═══ Fragmento del documento ═══

Xavier Velasco
Ciertos juguetes nuevos dan pavor. No olvido las semanas que pasé titubeando frente a mi primera computadora equipada con módem. Venía con un cupón válido por dos meses para conectarse supuestamente gratis a Internet; mismo tiempo que conseguí resistir a la tentación, sabiendo de antemano que era causa perdida. Tanto así que temía fundadamente que la llegada de ese juguete empezaría por sacudir, trastornar y monopolizar mi vida -situación suculenta de por sí- tal vez aun con mayor contundencia de la que alguna vez me tuvo varios meses rebotando entre el Zelda y el Supermario, presa de una obsesión que no dejaba espacio para más. Y así fue, por supuesto. Tardé cinco años en sacudirme del vicio online.
No quiere uno ni imaginar la depresión que le provocaría sentarse un día a hacer cuentas de las horas que se ha pasado virtualmente postrado frente a unos y otros monitores. Por eso ahora miro hacia la guitarra de juguete del Guitar Hero III con un recelo apenas superior al deseo de estrenarla inmediatamente. Uno al fin se conoce, sabe que apenas necesita de un impulso pequeño para caer en picada, obsesión abajo.

═══

● **Tarea asignada**: Transcriba el fragmento entre "Xavier Velasco" y "del vicio online.", ambos incluidos, y cambie "cupón" por "vale". Para resolver lo que se pide, básese únicamente en el fragmento.

═══ Material proporcionado ═══

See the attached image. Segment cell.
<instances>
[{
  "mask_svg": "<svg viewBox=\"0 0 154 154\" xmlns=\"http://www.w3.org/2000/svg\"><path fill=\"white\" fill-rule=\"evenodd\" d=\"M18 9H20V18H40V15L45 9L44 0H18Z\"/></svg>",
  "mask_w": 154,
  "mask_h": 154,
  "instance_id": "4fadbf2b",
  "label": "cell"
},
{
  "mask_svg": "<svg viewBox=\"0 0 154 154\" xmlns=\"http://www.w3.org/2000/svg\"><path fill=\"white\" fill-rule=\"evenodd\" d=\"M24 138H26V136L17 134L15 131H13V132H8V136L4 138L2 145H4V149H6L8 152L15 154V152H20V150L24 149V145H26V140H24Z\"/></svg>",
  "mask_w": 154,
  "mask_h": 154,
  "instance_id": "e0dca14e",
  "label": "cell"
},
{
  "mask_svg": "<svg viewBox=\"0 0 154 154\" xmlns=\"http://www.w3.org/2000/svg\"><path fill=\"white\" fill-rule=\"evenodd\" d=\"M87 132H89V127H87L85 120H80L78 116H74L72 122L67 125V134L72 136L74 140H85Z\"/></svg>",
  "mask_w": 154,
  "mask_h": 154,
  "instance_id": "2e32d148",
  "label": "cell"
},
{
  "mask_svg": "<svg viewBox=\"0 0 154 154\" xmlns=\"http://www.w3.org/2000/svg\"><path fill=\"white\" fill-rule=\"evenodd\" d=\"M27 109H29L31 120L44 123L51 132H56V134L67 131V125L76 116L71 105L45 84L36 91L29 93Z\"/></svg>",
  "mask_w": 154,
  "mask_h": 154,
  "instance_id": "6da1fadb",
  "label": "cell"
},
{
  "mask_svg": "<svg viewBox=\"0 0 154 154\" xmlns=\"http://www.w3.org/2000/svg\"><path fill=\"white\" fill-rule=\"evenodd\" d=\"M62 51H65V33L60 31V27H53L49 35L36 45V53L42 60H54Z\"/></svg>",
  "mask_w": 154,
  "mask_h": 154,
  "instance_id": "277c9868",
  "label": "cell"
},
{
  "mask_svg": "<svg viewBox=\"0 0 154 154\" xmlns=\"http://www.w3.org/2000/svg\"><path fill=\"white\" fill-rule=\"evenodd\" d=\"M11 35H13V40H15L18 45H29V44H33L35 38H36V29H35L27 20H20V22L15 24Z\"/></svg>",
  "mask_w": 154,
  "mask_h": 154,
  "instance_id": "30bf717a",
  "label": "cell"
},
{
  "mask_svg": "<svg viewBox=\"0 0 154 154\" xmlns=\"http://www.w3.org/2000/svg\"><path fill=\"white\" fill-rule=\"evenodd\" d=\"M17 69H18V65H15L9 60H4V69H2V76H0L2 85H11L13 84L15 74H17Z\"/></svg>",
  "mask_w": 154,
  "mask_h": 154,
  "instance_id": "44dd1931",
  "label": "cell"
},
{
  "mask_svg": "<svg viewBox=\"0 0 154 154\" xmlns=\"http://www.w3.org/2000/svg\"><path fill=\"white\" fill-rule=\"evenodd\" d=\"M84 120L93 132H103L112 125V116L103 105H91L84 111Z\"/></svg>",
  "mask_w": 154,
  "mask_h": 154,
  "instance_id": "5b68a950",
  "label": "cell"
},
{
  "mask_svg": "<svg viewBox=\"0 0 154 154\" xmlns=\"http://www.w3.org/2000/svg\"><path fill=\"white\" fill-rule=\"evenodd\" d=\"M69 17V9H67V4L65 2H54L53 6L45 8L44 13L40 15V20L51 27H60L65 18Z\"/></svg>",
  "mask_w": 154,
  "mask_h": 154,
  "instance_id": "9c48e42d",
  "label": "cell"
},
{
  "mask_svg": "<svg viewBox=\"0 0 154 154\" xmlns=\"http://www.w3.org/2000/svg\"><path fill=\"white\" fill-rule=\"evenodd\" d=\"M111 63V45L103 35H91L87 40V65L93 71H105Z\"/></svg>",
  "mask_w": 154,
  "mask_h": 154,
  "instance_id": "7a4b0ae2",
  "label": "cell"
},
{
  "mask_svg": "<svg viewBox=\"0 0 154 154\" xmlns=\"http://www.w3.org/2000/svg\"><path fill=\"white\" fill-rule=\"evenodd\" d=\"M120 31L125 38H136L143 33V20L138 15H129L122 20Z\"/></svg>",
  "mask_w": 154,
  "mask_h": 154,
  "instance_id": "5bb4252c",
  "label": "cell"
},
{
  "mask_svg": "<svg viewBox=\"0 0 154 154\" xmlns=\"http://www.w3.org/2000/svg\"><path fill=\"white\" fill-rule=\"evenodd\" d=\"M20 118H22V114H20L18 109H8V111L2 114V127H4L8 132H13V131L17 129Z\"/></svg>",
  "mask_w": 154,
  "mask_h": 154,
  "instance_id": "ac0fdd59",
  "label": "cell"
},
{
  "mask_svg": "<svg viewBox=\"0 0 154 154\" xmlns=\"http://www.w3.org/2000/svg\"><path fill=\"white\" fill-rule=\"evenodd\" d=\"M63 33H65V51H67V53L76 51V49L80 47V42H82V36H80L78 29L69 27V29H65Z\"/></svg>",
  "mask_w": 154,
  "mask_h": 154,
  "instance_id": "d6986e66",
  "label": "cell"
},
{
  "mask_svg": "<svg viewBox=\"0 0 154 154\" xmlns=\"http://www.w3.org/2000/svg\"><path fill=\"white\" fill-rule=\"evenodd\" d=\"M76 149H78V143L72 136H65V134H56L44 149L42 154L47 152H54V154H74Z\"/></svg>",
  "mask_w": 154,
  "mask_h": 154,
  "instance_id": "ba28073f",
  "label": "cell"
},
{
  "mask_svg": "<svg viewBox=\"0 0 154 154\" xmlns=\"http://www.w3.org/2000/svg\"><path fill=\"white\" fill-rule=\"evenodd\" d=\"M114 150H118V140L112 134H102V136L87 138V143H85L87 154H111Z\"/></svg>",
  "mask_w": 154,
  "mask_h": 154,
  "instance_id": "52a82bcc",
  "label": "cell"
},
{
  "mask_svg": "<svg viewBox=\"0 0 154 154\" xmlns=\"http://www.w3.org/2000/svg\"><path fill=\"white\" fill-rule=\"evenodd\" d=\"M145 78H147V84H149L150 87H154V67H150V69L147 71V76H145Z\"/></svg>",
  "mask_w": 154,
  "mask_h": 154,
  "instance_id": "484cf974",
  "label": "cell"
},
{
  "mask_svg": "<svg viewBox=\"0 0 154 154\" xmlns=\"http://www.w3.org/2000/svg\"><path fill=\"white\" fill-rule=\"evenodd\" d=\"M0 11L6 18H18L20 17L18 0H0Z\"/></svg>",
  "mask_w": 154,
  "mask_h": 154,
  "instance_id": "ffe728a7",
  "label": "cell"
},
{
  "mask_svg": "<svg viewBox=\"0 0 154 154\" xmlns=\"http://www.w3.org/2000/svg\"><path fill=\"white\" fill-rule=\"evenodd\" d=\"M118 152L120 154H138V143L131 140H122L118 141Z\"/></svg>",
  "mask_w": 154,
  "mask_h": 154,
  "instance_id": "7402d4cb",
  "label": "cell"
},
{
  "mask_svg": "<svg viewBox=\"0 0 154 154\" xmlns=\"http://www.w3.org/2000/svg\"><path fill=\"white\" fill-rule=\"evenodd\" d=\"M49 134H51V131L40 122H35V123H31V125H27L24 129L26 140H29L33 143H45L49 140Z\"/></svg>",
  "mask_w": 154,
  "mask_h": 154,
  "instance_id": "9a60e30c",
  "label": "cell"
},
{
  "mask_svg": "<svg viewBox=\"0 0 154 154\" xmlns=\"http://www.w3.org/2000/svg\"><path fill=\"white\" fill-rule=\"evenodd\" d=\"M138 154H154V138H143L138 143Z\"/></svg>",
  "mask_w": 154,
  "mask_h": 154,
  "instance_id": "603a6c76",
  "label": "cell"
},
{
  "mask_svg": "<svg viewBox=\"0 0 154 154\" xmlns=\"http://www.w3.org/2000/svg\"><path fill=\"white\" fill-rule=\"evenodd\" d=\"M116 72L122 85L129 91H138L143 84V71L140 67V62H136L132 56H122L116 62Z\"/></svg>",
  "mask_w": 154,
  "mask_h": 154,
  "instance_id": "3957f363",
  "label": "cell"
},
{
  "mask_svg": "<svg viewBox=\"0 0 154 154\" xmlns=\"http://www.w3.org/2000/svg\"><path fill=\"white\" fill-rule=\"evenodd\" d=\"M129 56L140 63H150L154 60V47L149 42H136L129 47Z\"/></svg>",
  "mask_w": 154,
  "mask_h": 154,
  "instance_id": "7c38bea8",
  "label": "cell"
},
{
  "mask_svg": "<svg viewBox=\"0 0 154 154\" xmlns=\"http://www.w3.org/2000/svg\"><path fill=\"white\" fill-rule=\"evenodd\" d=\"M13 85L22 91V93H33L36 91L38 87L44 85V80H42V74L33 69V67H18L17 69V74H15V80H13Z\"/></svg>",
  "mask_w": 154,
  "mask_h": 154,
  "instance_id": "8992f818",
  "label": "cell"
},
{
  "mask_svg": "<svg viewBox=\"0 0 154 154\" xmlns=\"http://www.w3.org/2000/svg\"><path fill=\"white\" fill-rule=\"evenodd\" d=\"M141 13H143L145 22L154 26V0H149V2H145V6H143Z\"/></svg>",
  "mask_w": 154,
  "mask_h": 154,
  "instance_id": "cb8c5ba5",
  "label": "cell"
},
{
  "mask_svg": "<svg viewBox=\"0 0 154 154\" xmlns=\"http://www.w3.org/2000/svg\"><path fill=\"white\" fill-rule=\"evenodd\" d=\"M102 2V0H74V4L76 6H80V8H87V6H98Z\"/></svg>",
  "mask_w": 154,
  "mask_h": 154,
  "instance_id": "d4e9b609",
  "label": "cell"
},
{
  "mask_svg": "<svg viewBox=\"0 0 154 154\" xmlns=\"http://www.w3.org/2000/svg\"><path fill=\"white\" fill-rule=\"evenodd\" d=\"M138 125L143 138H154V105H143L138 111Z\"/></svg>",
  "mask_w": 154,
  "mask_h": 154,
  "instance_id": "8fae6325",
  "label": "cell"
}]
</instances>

═══

● **Respuesta redactada**:
Xavier Velasco
Ciertos juguetes nuevos dan pavor. No olvido las semanas que pasé titubeando frente a mi primera computadora equipada con módem. Venía con un vale válido por dos meses para conectarse supuestamente gratis a Internet; mismo tiempo que conseguí resistir a la tentación, sabiendo de antemano que era causa perdida. Tanto así que temía fundadamente que la llegada de ese juguete empezaría por sacudir, trastornar y monopolizar mi vida -situación suculenta de por sí- tal vez aun con mayor contundencia de la que alguna vez me tuvo varios meses rebotando entre el Zelda y el Supermario, presa de una obsesión que no dejaba espacio para más. Y así fue, por supuesto. Tardé cinco años en sacudirme del vicio online.